The report, produced by the Natural Resources Defense Council (NRDC) in collaboration with the Conservation Biology Institute, detailed a 150% increase in wood pellet exports (pdf) from the US during the past three years. Most are bound for Europe, where power companies are replacing coal and other fossil fuels with wood-based biofuels in order to benefit from EU incentives on renewable energy sources.

Debbie Hammel, senior resource specialist for NRDC’s Land and Wildlife Program, said that the EU has few safeguards to ensure that wood pellet biofuel comes from plantation-grown trees and wood remnants, rather than wood harvested from mature forests. That calls into serious question EU claims of carbon-neutral biomass fuels, she said.

“When you burn wood pellets you are immediately and instantaneously releasing carbon into the atmosphere,” said Hammel. “And there’s very little certainty that those forests will continue to grow over the long term.”

The report detailed geographic information system mapping (GIS) conducted in bottomland hardwood forests and wetlands in Virginia, North Carolina, Alabama, Mississippi and southeastern Georgia – areas that have experienced rapid expansion of wood pellet manufacturing since 2012. It identified parts of Louisiana as another emerging zone of concern.

The report warned that 24m acres of unprotected forest lands across the southeastern US are at risk, largely from European biomass operations.
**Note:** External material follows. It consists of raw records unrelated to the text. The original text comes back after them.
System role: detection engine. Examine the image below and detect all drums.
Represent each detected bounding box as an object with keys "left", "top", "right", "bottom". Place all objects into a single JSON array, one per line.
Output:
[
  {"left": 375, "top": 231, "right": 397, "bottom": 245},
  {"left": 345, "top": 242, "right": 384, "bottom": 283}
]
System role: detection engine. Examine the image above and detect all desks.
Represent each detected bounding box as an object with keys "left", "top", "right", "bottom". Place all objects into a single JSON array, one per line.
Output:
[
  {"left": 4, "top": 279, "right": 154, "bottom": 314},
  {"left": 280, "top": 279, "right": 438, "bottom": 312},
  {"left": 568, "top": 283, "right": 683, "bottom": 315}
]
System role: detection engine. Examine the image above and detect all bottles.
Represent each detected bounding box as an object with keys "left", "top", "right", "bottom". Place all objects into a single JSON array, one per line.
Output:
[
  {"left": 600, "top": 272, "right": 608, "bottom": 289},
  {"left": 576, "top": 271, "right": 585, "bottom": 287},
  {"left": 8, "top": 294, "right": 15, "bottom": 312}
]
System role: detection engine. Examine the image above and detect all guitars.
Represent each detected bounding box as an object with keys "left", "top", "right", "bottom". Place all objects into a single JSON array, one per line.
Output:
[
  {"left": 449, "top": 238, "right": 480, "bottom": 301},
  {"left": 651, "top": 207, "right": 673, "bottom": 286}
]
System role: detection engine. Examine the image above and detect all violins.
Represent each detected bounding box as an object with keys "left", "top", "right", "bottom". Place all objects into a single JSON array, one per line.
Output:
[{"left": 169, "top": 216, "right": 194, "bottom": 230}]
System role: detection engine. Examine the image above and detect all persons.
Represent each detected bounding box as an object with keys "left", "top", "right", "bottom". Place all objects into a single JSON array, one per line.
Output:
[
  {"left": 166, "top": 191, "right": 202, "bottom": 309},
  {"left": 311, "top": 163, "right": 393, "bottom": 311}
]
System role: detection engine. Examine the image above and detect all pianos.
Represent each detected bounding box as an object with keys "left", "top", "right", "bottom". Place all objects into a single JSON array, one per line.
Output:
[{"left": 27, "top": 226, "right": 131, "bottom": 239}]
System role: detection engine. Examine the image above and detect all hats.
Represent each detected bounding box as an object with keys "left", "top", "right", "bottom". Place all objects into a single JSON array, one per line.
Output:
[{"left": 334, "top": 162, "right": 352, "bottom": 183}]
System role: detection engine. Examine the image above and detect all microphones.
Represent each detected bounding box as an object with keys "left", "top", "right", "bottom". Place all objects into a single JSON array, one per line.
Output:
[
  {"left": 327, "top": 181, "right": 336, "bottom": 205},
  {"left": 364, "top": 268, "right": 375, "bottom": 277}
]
It predicts that wood pellet manufacturing throughout the region could increase twelve-fold by 2020.

As new pellet mills come online, the report said, the areas they target for wood harvesting are likely to overlap with those of existing mills, creating what the report referred to as wood sourcing hotspots and intensifying potential ecosystem damage.

Southeastern forests in the US have long been under threat from urban sprawl, agriculture and the pulp and paper industries. Today, they are also increasingly under threat from rising sea levels. With the rise of the wood pellet industry, the risks to these ecosystems, which include hundreds of endangered, imperiled and threatened species, could escalate dramatically, warned James Strittholt, president of the Conservation Biology Institute.

“It makes perfect sense that we work toward a non-fossil fuel energy source – no argument there – but the issue is the alternatives we pick are not always benign and we need to be thoughtful about that,” Strittholt said. “Just because it’s trees and not fossil fuel, it shouldn’t be everything goes, because everything will indeed go if there aren’t some kinds of controls.”

Strittholt observed that development of new wood pellet facilities is moving much faster than regulators can respond. He noted that some of the forest lands identified just last year in the mapping project as future harvest sites have already been affected.

“From the looks of the data we’re seeing … there’s an economic opportunity, there’s a market, so the corporate response can be quite rapid compared with any safeguarding mechanisms already in place,” he said.

Pellet manufacturer Enviva and British utility Drax Power are leaders in the region’s expanding biomass industry. In an email, Enviva’s vice president of communications, Kent Jenkins Jr, countered some of the report findings. He said the majority of wood used by Enviva’s production plants in Virginia and North Carolina comes from upland forest and mixed stands rather than mature bottomland hardwood.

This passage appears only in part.